Earlier this week we discussed the Arsenal Milan match, where an on-form Milan side were fully expected to give floundering Arsenal a bit of a hiding. The reasons we cited were mainly experienced based, where Arsenal’s wily nous and time-led experience was enough to outclass a dismal Milan whose most (read-‘only’) experienced European players were Leonardo Bonucci from his Juventus days and Lucas Biglia from his Anderlecht ones (we forgot about him at the time).
While we would not say Celtic gave Rangers anything like the hiding Wenger’s men dished out in Northern Italy today, and we would definitely testify that the gap between Rangers and Celtic has been narrowed in some contexts, the match-winning experience Celtic have in these big occasions told hugely and even more worryingly for Graeme Murty, once Celtic lost a man, it was they who benefited rather than our Govan favourites.

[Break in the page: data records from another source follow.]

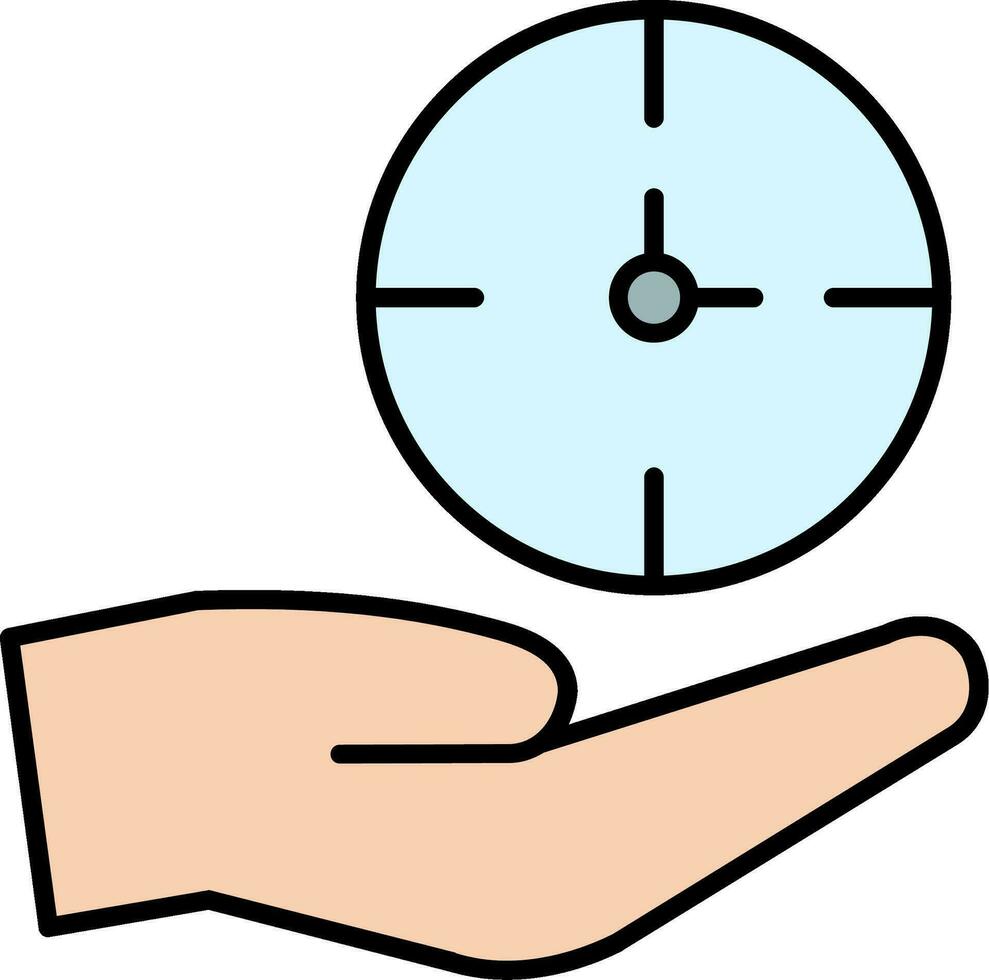 Time Save Line Filled Icon vector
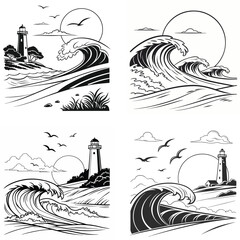 Oceans Roar  Waves and Lighthouses.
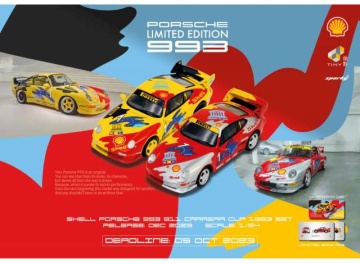 1/64 1993 porsche 993 carrera cup 2 car set with spoiler *shell*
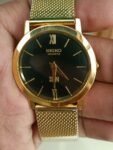 Seiko Quartz Men’s Wrist Watch Vintage Japan Made Gold Chain 30mm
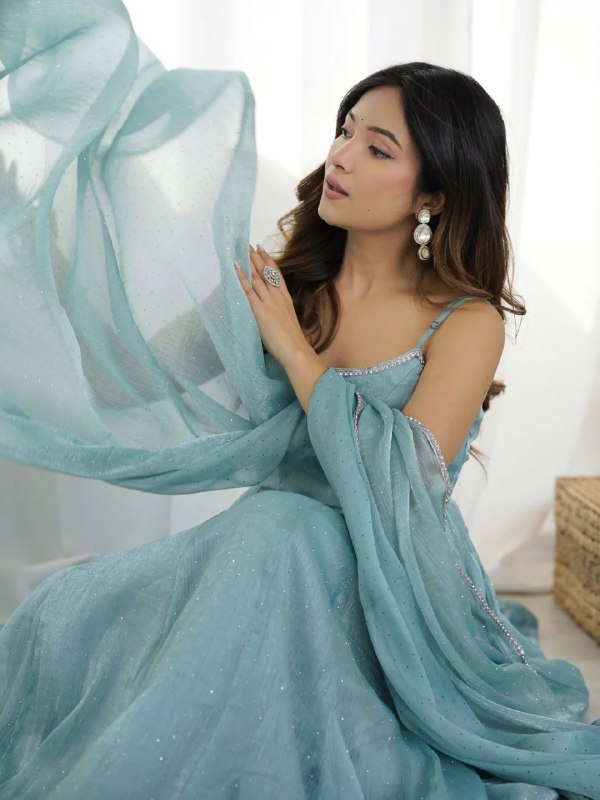 Aarvi Mist Crunch silk Beautiful Pastel Blue Anarkali Set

That first half was rip-roaring stuff. So many of Rangers’ big players showed up – Bruno Alves was colossal in defence, while Declan John and James Tavernier raged up and down their respective flanks, and the Sean Goss partnership with Greg Docherty bloomed further, not to mention Jamie Murphy’s menace down the left.
Daniel Candeias and Josh Windass were both bizarrely quiet and ineffective outwith their goals though, and for all his sterling work deeper in attack, Alfredo Morelos will come out this Old Firm making all the wrong headlines.
But overall, it was a boisterous first half and Rangers maybe even shaded it marginally.
But once Celtic lost a man, Rangers lost their way.
Whatever the reasons, whether it was Graeme Murty’s inability to strategise for facing a team down to 10 men, whether it was Rangers’ players legs running out of gas, Celtic more or less strolled their way to the finish line.
The experience from the East End told as they held Rangers easily at bay, and while many will point to Morelos’ staggering open goal miss (not his first by any means) that would only have salvaged a draw, rather than any real bragging rights.
This was a match in which Brendan Rodgers’ experience told, while his players’ Old Firm winning mentality carried them through.
Rangers’ loss of all punch, quality and zest in the final 25 minutes was absolutely stunning and the players almost looked like they had given up. Ibrox was a very flat venue once Eduard stroked in the winner.
Are Rangers on the right path? We thought they were, but events the past week gave us a different perspective. We can say the gap to Celtic, bizarrely despite the backwards step of Graeme Murty’s first loss to Rodgers, has narrowed a bit, and the Light Blues gave a far better fist of the match.
That much is pleasing. But Celtic remain the benchmark and until this Rangers era learns how to beat them, the gap will never fully close.